For English, who has struggled with injuries his entire Penn State career, it's the culmination of career-long goal.
"I want to be a national champion. That's what I've been training for. I've had some injuries, so I've been out. I'm just trying to make a comeback here at the end of the year," he said.
"I'm super excited. This is what I've been working for all six years. I'm glad to be able to go out there and finally give it a shot. I came back because I thought I could be the guy at the end of the year and be the guy to win nationals. I didn't come back to be a cheerleader on the bench."

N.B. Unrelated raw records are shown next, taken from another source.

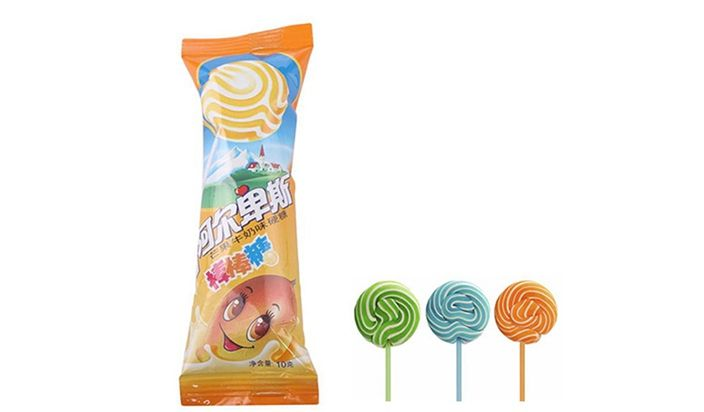 Candies-Sweets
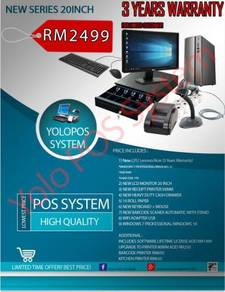 POS System Point of Sales Cashier Selangor
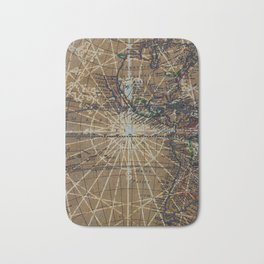 Vintage Old World Abstract Map Badematte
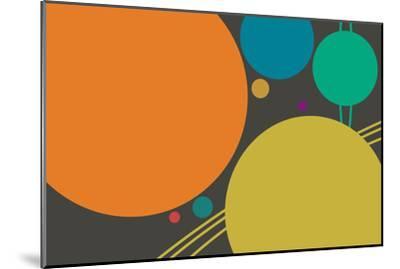 Minimalist Planets--Mounted Art Print
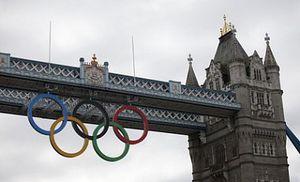 Олимпийский прогноз: 27 медалей для Украины
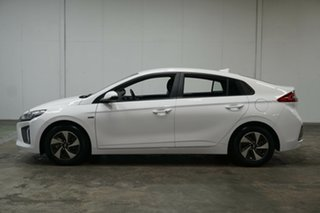 2018 Hyundai Ioniq AE.2 MY19 hybrid DCT Elite White 6 Speed Sports Automatic Dual Clutch Fastback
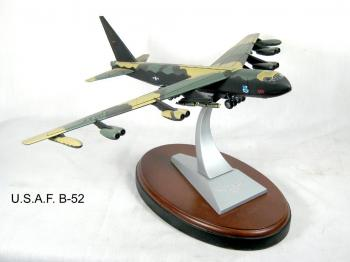 B-52 D on stand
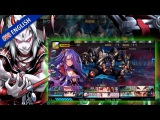 Operation Babel New Tokyo Legacy  System Trailer (PS Vita, Steam) (EU - English)
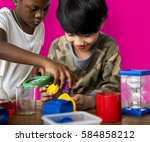 students studying scientific...   Shutterstock . vector #584858212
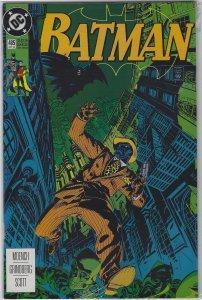 Batman #485
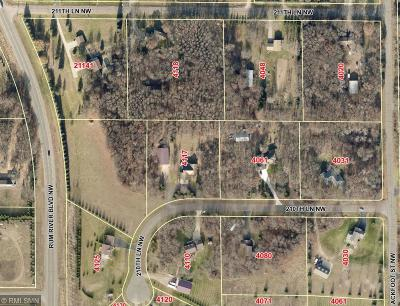 Oak Grove Residential Lots & Land For Sale: Xxx 210th Lane NW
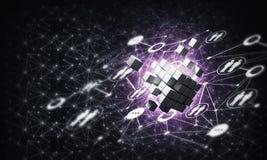 Concept Internet en voorzien van een netwerk met digitaal kubuscijfer aangaande D Stock Foto's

For two other Nittany Lions, seniors Taylor and Ruth, this tournament is a chance to win their fourth Big Ten titles. If that happens, both Nittany Lion seniors will have gone an entire career without a loss to a Big Ten opponent, a staggering accomplishment should it happen.
"The Big Ten is not just another tournament. It's a pretty special tournament," Taylor said.
"There's no doubt I want to win the Big Tens and help our team win a fourth (straight) Big Ten title. There aren't too many people who can say they contributed to four Big Ten titles."
Ruth said he wanted to emerge from Big Tens as healthy as possible and, "I just want to go out there and put on a really good show."
Last year at this time, Gingrich was dealing with the sting of being told he wouldn't represent Penn State in the postseason.
Channeling that frustration and anger helped Gingrich earn the nod at 285 pounds.
"I think at first it kind of set me back a little bit. Then, I finally realized if I use it the right way it would definitely help motivate me," Gingrich said.
"I'm very excited. To want to be there last year and not get a chance and now get a chance to be there is something you can't really put into words. It's true excitement. I can't wait to get out there and compete."
Gingrich said he's also trying to narrow his focus to just wrestling and what he needs to do to win.
"I honestly took away my social media and Facebook so I wouldn't have to worry about it. I haven't been on Twitter or anything like that. I'm just focusing on what I need to do," he said.
"I think it helps you not focus on what other people are saying. You're more focused on what you need. Also, more thoughts in your head is more stress."